Испанец покраснел от гнева и недовольства собой. Лаура не только припомнила все обиды, но и выставила его идиотом, поиздевавшись над необдуманно произнесённой фразой.
— Предупреждаю вас, сеньора! Этот человек не только заклятый враг короны, но и мой, с тех самых времён. И я сделаю всё возможное, если он ещё раз появится в городе, чтобы живым он отсюда не ушёл!
Откланявшись де Карсо вышел, велев Гаспару подать его шпагу. Через час городская стража была удвоена.
Г Л А В А 31
Сердце Лауры сжималось от страха за Поля. Полночь давно миновала и у неё с каждой минутой крепла уверенность, что его схватили.
— Спаси и сохрани его, Боже! Помоги ему Пречистая Дева! — шептали её губы в горячей неистовой молитве.
Кроткий двойной стук раздался совсем неожиданно. Лаура вздрогнув быстро поднялась с колен и метнулась к окну. Отдёрнув портьеру, она увидела настороженное лицо буканьера, прилипшего носом к стеклу. Его плотно сжатые губы, делавшие лицо суровым и мрачным, вдруг растянулись доброй широкой улыбкой. В сумраке комнаты, освещённой только свечой у распятья он, без сомнения, разглядел хозяйку.
— Спасибо тебе, Господи! — поблагодарила она Бога, потянув бронзовую задвижку и открывая решётчатые створки.
— Я так волновалась, что тебя поймают, — шепнула она Ажену, втягивая его в окно.
— Стражу везде удвоили, поэтому и задержался, — обнял он прижавшуюся Лауру.
Они несколько секунд постояли молча, прижавшись друг к другу, чувствуя, как без следа исчезает навеянное четырёхлетней разлукой лёгкое отчуждение.
— Я пришёл за тобой, Лаура! — чуть отстранившись сказал охотник.
Девушка вздрогнула и спрятала лицо у него на груди. Затем медленно подняла глаза, влажно блеснувшие в темноте:
— Моё сердце разрывается, Поль! Я не могу уйти с тобой, — ласково коснулась ладонью его щеки испанка, — хотя очень этого хочу!
Но почему! — вырвалось неожиданно громко у Малыша.
Лаура прикрыла ему губы кончиками пальцев:
Пойдём, — потянула она его в глубь комнаты, — это долгая история, чтобы слушать её стоя.
Она усадила его на предательски взвизгнувший стул, скрип которого в густой ночной тишине им показался особенно громким.
— Учти, у меня даже шпаги нет, чтоб обороняться, — шепнул Ажен, боясь пошевелиться, чтобы не переполошить весь дом. — В прошлую ночь всё отобрали.
— А как же ты будешь выбираться из города, вдруг на солдат наткнёшься?!
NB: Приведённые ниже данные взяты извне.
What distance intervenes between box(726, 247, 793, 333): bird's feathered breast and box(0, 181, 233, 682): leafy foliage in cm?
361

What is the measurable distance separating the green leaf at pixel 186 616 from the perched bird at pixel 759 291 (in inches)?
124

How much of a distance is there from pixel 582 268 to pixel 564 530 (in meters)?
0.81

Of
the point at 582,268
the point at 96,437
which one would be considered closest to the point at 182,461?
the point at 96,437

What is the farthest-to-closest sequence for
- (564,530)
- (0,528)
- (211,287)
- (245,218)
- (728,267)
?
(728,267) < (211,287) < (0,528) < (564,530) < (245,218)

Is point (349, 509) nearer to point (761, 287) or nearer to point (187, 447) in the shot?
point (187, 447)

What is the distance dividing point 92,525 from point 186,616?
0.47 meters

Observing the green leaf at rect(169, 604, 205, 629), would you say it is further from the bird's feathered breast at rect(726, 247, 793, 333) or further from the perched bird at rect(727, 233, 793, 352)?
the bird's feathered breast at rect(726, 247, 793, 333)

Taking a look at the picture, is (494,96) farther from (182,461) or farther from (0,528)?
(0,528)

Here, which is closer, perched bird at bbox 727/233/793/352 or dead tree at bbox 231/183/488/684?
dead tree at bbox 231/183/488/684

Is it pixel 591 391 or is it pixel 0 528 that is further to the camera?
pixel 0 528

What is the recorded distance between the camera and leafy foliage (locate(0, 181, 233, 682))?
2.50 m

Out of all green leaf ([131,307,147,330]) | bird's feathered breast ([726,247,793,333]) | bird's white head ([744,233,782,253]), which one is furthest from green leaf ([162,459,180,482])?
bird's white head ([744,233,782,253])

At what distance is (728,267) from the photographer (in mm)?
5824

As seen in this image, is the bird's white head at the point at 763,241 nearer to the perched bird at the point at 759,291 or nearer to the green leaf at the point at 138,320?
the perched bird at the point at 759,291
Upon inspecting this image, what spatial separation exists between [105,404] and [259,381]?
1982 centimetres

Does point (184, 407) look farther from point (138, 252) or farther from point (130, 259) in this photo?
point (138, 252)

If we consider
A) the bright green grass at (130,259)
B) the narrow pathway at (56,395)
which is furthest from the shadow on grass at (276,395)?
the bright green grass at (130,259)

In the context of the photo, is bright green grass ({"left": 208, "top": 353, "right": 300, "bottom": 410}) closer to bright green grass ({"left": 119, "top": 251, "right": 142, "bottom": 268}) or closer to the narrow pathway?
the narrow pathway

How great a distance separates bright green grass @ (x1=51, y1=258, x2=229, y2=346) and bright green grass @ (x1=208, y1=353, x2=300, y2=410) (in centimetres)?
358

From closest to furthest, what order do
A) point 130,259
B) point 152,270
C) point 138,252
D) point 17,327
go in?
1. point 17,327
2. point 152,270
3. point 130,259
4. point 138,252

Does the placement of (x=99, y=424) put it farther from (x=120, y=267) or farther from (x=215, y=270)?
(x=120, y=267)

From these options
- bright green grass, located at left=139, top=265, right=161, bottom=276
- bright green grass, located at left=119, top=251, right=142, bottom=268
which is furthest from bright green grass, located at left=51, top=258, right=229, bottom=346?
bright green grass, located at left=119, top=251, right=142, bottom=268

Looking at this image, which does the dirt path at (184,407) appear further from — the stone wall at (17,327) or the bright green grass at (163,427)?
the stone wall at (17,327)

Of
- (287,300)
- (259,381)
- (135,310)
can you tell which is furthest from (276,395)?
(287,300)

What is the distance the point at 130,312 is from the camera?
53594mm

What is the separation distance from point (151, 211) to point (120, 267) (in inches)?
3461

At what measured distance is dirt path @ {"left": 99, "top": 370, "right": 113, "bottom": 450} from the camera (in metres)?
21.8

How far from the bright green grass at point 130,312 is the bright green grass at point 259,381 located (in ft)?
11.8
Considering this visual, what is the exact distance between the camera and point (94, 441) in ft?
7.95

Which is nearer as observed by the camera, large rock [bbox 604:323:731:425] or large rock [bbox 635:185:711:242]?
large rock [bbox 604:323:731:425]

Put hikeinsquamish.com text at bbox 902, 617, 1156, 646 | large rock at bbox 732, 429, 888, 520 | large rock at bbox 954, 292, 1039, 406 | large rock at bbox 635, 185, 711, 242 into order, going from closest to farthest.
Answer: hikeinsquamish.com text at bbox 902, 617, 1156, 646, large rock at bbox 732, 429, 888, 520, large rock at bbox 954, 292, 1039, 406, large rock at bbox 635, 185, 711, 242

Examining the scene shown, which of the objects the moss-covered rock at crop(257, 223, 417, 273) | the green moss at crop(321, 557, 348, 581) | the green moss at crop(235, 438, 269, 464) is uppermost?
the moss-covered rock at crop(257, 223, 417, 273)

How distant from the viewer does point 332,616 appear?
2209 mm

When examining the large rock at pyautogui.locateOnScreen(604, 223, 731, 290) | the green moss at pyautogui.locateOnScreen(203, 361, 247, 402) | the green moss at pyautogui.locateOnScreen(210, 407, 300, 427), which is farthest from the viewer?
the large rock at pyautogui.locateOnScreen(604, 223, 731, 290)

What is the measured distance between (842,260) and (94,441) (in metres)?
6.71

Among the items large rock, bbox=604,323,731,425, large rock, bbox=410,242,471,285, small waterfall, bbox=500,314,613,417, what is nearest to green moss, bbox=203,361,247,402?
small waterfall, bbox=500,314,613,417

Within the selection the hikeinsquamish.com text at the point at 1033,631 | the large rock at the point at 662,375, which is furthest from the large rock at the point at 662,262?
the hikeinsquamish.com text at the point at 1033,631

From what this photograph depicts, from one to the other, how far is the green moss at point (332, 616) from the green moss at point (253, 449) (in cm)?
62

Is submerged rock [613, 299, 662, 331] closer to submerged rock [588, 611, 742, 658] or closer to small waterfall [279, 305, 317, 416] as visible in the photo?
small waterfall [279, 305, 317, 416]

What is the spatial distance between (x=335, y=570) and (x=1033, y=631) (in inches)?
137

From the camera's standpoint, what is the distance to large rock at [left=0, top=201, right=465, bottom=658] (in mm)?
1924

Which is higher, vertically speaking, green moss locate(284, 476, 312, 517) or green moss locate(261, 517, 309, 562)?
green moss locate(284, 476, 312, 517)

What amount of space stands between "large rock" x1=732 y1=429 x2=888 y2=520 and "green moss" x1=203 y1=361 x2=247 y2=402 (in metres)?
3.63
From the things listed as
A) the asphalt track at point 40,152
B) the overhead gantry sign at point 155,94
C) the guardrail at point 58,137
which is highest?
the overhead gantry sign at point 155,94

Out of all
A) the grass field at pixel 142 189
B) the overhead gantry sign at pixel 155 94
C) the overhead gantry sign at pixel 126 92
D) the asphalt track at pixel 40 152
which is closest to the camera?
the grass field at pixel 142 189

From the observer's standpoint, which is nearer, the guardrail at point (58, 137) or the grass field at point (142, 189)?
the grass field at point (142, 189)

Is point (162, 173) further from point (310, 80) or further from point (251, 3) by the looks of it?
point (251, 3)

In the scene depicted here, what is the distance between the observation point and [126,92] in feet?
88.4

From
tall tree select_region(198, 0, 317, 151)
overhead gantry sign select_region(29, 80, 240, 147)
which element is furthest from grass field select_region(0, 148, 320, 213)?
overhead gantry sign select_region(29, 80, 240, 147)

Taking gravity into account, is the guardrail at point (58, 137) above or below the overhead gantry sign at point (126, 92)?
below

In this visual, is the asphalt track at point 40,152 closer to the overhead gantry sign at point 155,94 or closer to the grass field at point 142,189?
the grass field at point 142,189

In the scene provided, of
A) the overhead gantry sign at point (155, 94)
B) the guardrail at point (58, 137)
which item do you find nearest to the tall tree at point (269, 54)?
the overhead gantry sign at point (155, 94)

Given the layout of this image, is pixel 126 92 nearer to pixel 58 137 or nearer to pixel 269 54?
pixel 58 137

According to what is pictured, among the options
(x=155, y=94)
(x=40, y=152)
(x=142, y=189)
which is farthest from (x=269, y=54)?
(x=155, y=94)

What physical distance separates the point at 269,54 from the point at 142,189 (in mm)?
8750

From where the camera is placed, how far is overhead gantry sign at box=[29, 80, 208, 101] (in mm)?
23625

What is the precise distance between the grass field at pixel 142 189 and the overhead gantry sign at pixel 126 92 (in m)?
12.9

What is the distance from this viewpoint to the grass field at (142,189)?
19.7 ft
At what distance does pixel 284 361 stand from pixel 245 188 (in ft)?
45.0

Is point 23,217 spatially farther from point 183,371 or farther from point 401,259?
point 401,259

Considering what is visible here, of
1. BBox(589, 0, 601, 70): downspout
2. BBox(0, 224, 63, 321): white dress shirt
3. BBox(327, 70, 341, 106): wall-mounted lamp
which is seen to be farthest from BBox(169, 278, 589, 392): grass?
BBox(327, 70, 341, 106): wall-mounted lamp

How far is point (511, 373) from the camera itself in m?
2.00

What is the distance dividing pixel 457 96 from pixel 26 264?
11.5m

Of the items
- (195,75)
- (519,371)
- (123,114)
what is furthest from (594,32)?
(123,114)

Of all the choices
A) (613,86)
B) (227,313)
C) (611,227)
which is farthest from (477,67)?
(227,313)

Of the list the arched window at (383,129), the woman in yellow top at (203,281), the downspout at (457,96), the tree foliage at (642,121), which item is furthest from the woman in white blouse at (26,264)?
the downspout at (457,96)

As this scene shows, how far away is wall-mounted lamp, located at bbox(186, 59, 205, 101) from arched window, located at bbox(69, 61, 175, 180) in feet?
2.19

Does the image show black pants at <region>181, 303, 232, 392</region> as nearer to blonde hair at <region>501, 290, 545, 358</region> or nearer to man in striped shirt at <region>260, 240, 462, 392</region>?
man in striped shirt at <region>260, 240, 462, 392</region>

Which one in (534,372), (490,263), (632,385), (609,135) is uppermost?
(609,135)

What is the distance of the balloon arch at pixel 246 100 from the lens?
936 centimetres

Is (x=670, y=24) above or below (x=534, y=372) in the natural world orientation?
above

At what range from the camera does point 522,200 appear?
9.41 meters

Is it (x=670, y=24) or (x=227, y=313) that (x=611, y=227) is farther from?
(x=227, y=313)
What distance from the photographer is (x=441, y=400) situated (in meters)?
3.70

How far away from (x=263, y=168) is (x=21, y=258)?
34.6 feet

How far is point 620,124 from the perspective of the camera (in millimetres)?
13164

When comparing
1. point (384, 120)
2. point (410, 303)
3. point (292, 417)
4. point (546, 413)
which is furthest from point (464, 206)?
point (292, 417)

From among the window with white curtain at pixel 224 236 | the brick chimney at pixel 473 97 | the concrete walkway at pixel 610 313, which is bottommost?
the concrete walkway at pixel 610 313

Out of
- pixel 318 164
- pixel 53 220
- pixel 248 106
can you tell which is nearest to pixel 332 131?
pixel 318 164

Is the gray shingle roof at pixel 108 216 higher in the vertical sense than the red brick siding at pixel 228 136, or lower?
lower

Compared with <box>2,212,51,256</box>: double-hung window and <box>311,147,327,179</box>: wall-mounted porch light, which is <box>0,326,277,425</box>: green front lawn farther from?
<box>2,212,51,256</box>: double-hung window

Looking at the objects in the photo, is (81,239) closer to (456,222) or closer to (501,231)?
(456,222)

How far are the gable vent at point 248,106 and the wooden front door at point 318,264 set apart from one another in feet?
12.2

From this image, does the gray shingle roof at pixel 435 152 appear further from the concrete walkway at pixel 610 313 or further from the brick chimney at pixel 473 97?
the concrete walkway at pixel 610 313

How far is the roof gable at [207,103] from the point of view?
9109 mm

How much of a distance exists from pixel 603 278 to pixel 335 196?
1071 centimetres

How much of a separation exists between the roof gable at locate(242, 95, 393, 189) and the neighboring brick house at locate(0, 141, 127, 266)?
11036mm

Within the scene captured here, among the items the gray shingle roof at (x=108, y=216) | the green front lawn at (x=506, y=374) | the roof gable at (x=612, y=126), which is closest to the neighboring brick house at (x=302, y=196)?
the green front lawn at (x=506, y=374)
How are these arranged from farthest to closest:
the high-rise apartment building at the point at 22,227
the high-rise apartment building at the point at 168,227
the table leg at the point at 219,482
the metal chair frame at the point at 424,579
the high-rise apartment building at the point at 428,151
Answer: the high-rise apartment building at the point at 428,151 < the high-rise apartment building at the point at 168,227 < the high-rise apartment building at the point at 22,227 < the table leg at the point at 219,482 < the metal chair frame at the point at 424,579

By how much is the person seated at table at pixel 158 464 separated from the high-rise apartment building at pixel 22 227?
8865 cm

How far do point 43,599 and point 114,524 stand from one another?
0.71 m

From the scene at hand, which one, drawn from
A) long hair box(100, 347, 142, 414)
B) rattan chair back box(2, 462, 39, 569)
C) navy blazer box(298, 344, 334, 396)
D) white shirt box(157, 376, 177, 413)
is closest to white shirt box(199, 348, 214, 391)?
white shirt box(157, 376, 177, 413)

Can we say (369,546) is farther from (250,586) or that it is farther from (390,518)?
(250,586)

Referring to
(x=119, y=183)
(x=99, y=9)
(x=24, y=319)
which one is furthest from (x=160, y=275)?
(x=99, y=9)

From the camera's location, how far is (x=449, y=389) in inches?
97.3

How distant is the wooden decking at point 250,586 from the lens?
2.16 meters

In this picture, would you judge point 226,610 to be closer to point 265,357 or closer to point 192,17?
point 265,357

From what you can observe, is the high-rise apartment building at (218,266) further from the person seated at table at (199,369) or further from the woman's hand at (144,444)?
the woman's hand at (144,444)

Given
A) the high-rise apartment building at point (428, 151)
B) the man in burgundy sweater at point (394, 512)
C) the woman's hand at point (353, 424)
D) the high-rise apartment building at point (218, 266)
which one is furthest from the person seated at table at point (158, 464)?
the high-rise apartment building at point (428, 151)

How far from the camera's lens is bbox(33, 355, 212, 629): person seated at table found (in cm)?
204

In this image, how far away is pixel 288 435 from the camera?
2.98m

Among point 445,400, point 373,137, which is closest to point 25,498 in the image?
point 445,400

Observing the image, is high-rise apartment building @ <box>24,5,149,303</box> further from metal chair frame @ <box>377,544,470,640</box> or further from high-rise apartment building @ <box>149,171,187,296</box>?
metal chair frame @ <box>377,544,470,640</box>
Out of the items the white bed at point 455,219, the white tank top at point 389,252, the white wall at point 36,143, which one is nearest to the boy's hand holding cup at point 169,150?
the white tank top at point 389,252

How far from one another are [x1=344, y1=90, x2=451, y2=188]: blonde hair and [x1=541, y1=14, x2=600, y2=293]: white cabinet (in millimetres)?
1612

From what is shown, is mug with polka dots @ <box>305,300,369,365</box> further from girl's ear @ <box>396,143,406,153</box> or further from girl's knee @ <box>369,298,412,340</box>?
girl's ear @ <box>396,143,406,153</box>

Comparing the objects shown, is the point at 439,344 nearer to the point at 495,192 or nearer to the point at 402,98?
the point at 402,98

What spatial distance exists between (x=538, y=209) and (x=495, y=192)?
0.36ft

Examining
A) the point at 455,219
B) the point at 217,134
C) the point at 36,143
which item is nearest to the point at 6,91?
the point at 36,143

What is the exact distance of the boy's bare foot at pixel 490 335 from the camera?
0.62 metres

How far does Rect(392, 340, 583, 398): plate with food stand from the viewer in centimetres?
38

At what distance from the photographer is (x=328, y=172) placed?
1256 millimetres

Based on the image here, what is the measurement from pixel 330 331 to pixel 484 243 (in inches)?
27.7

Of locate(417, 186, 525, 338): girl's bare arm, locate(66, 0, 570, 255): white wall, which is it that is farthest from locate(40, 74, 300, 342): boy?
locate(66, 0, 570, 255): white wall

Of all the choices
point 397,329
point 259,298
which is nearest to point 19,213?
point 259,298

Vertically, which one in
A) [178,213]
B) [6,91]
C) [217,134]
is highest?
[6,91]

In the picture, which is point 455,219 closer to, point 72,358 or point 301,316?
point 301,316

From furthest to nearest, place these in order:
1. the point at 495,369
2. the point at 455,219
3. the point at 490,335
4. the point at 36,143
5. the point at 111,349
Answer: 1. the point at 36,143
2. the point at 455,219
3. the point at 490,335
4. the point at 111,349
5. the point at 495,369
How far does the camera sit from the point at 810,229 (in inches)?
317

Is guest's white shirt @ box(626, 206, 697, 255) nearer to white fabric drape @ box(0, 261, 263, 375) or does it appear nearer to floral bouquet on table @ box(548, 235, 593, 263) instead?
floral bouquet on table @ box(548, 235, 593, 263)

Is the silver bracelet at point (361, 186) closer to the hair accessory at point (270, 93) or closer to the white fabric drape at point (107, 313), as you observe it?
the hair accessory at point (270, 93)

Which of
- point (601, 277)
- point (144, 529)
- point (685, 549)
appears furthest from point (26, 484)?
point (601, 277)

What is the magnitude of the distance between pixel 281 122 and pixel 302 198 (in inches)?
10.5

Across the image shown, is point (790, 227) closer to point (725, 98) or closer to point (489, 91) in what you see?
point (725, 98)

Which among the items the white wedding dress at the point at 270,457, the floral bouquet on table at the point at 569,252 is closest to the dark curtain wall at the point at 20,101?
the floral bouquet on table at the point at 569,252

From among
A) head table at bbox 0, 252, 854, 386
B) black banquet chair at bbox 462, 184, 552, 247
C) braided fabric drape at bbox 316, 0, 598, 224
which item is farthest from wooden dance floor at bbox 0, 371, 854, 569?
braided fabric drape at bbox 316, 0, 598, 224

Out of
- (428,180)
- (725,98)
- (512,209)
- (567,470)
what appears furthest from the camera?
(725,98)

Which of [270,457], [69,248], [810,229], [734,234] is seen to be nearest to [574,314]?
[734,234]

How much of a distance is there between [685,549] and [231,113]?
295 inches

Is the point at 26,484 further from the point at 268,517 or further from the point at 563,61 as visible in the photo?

— У меня нож есть. Даст Бог, как-нибудь выкручусь, — тихо сказал он.
— Подожди минутку, — тронула она его рукой за плечо и не успел он ничего произнести, как испанка выскользнула из комнаты, прикрыв за собой дверь.
Малыш насторожился. Такого поворота событий он никак не ожидал.
"Странно всё это, — подумал корсар, — очень странно!".
Отказ девушки, в согласии которой он был почти уверен, настолько огорошил его, что он стал туго соображать. "Первому, кто ворвётся, расшибу башку этим скрипучим стулом!" — мрачно решил он, злясь на себя, что никак не может отогнать мысль о возможном предательстве.
Дверь потихоньку отворилась и в комнату прошмыгнула Лаура, тут же заперев засов. Она замерла у порога и Поль обрадованно прислушивался к её частому взволнованному дыханию. Девушка его не сдала.
— Чуть не умерла со страху, — шепнула она, — но раздобыла тебе шпагу из кабинета де Карсо.
— Т-с-с! — приложила испанка палец к губам, на неосторожное движение потянувшегося за оружием Ажена. — Сиди уж теперь смирно, а то весь дом этим скрипом растревожишь.
Она устроилась возле Малыша и, отдав ему шпагу, тихонько начала свой рассказ. Её рука, лежащая поверх руки Ажена, временами с силой стискивала его пальцы, а взволнованный шепот прерывался на полуслове, когда растревожившие душу воспоминания перехватывали ей дыхание. Слишком много печального выпало ей за эти четыре года и буканьер был единственным человеком, с которым она могла поделиться своей потаённой болью.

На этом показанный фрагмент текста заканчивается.